No começo eu pensei que era isso.
Por que os participantes regulamentados continuam tratando a privacidade como um “patch” de última hora?

Estou esbarrando na mesma fricção. Um fundo ou uma mesa próxima de banco quer exposição de taxa fixa on-chain com custo de capital previsível, vencimento limpo, sem picos de taxa overnight. Eles olham algo como os markets @TermMax e a matemática funciona. Depois, as equipes de compliance e risco fazem uma pergunta prática: quem mais consegue ver o tamanho, o timing, a garantia e o desfazimento? Em um livro-razão transparente, a resposta é “todo mundo, para sempre”. Isso não é um risco teórico. É risco de front-running, vazamento de estratégia e o medo silencioso de que um regulador ou um concorrente reconstrua a carteira a partir de dados públicos. A maioria das “soluções” ainda parece adaptada: mempools privados aqui, divulgação seletiva ali, ou simplesmente “não dimensione grande demais”. Elas nunca se encaixam de verdade na liquidação e no trilho de auditoria de que o dinheiro regulamentado precisa.
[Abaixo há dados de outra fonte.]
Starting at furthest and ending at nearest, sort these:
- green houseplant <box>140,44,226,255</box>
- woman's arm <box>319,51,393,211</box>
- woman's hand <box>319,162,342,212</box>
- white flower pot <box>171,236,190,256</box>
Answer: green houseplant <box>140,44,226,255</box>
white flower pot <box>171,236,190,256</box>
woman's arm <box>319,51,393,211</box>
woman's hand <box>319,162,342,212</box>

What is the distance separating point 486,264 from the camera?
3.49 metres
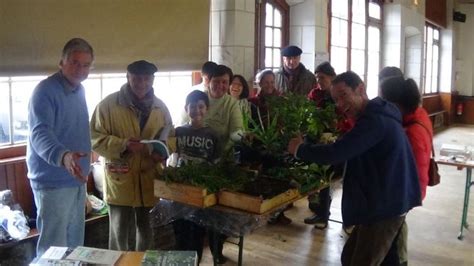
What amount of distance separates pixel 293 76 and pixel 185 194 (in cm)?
Answer: 233

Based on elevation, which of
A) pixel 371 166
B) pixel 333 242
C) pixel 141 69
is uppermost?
pixel 141 69

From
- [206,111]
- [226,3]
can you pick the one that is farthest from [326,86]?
[206,111]

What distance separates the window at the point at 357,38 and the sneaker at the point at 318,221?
289 cm

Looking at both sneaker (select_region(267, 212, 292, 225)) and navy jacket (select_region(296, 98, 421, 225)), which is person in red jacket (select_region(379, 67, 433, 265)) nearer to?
navy jacket (select_region(296, 98, 421, 225))

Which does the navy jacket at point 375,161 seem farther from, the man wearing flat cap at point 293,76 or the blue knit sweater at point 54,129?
the man wearing flat cap at point 293,76

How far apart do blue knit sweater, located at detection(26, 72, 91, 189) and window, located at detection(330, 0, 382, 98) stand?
189 inches

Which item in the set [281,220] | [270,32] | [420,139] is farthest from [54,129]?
[270,32]

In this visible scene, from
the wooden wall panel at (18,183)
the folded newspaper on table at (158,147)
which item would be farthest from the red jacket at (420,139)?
the wooden wall panel at (18,183)

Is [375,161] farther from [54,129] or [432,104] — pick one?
[432,104]

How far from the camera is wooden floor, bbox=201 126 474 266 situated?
12.1 ft

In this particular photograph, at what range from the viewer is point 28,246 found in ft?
9.59

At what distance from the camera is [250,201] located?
2221mm

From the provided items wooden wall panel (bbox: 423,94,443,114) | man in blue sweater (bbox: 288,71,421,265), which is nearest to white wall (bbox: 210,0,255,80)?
man in blue sweater (bbox: 288,71,421,265)

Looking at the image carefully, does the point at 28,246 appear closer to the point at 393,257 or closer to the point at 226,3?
the point at 393,257
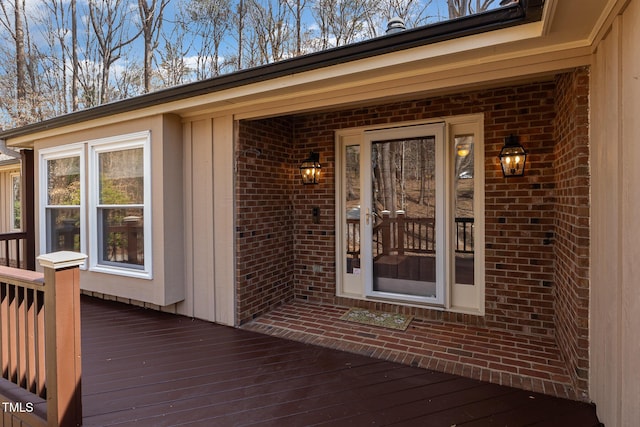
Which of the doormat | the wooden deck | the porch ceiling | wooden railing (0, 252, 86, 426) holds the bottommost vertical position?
the wooden deck

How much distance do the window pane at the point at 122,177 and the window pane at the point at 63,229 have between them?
73cm

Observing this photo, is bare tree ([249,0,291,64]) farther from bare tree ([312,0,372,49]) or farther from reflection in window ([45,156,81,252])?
reflection in window ([45,156,81,252])

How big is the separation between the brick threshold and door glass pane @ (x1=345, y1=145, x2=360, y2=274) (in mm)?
733

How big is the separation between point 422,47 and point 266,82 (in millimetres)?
1347

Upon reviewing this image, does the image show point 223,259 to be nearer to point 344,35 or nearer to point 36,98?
point 344,35

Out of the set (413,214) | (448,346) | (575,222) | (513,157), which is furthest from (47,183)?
(575,222)

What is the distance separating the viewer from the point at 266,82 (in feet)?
9.45

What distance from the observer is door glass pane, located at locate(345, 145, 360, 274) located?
407 centimetres

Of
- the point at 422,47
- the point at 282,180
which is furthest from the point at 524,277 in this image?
the point at 282,180

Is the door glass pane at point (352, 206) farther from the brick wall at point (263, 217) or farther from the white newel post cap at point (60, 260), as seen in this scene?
the white newel post cap at point (60, 260)

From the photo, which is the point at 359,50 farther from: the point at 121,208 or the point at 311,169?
the point at 121,208

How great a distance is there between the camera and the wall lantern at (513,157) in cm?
309

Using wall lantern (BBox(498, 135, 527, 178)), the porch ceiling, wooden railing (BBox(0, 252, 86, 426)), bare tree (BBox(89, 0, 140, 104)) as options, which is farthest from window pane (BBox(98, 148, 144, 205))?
bare tree (BBox(89, 0, 140, 104))

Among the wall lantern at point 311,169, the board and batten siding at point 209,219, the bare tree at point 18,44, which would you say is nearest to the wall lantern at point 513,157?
the wall lantern at point 311,169
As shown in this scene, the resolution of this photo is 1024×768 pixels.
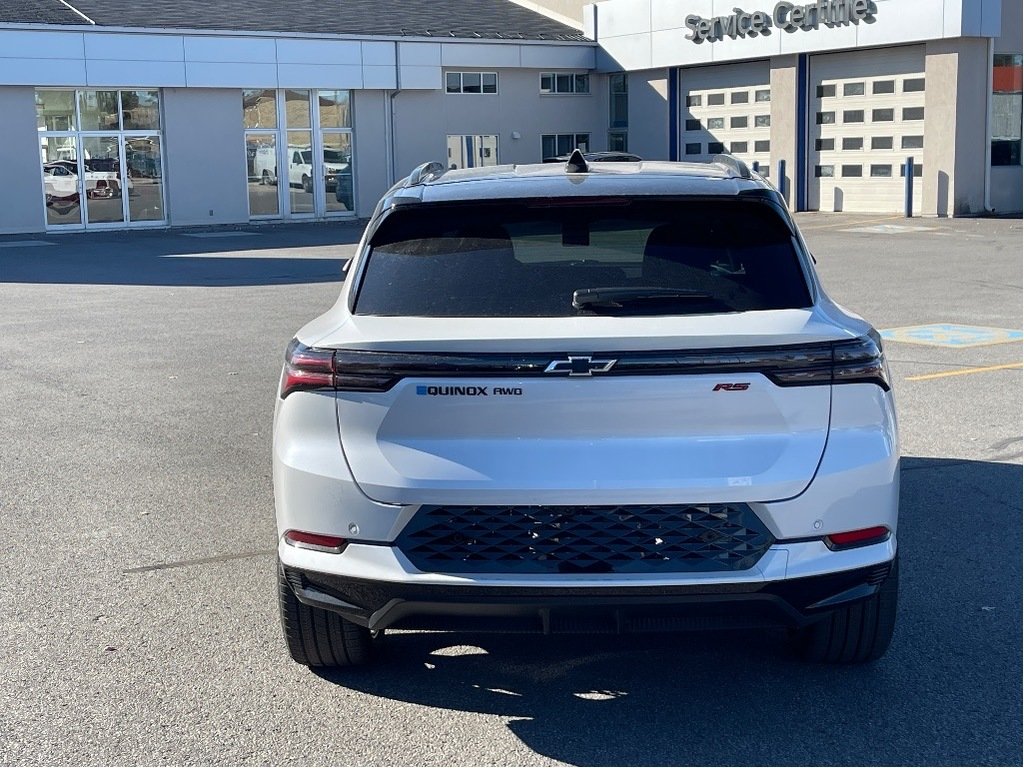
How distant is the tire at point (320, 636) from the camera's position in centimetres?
426

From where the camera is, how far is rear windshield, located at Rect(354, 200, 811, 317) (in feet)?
13.1

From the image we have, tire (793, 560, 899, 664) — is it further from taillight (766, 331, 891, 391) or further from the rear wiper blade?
the rear wiper blade

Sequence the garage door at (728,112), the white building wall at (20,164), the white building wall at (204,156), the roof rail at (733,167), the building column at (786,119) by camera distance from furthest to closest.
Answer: the garage door at (728,112), the building column at (786,119), the white building wall at (204,156), the white building wall at (20,164), the roof rail at (733,167)

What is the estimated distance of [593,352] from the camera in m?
3.71

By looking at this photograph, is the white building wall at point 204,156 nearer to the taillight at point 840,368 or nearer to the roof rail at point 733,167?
the roof rail at point 733,167

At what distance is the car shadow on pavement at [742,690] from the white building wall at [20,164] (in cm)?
2964

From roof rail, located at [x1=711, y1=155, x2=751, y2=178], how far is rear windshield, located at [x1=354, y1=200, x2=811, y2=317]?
385mm

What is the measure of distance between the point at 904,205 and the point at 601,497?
29457 mm

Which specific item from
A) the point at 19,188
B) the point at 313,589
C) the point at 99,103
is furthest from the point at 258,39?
the point at 313,589

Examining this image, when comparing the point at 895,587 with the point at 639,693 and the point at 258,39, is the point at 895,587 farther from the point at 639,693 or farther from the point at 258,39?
the point at 258,39

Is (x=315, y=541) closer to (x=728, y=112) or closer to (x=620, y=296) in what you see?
(x=620, y=296)

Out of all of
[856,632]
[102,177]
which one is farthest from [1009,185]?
[856,632]

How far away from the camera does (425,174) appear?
500cm

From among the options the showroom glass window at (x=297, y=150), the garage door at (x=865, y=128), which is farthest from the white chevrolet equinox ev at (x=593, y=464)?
the showroom glass window at (x=297, y=150)
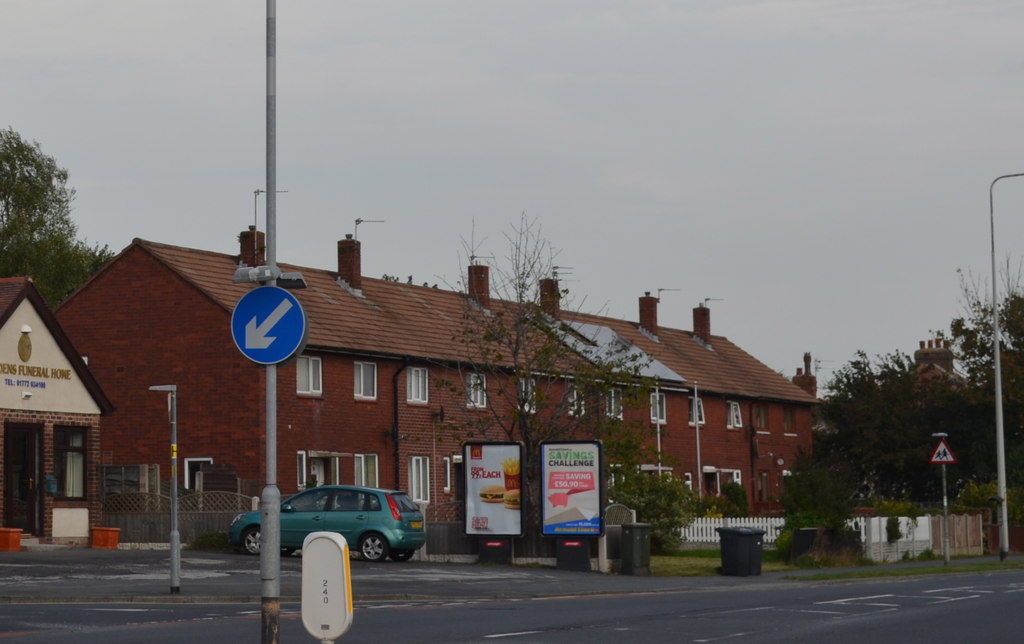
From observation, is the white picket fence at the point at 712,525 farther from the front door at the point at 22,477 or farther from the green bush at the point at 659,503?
the front door at the point at 22,477

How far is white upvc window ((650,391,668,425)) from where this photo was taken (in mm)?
61031

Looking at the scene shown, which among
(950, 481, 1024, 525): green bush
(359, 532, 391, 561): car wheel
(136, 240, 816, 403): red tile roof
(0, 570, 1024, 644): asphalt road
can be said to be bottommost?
(0, 570, 1024, 644): asphalt road

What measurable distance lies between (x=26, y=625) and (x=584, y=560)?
16.9 metres

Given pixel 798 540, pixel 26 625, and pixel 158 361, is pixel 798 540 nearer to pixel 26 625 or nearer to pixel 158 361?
pixel 158 361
Privacidade por exceção obriga trabalho constante com contornos. Privacidade por design trataria a confidencialidade como parte da própria camada de liquidação: assim, a taxa ainda pode fechar, o vencimento ainda pode liquidar e o registro de compliance ainda pode existir sem transformar cada posição em um sinal público. O TermMax já está na camada de infraestrutura de taxa fixa; a questão é se essa camada eventualmente absorve o requisito de privacidade ou continua empurrando isso para o usuário.

As pessoas que realmente usariam são aquelas que já precificam renda fixa com cuidado e não podem arcar com sinalização pública. Funciona se o design mantiver a economia limpa e a auditabilidade intacta. Falha no momento em que a privacidade vira um custo de desempenho ou um ponto cego de compliance. Esse é o único teste que importa.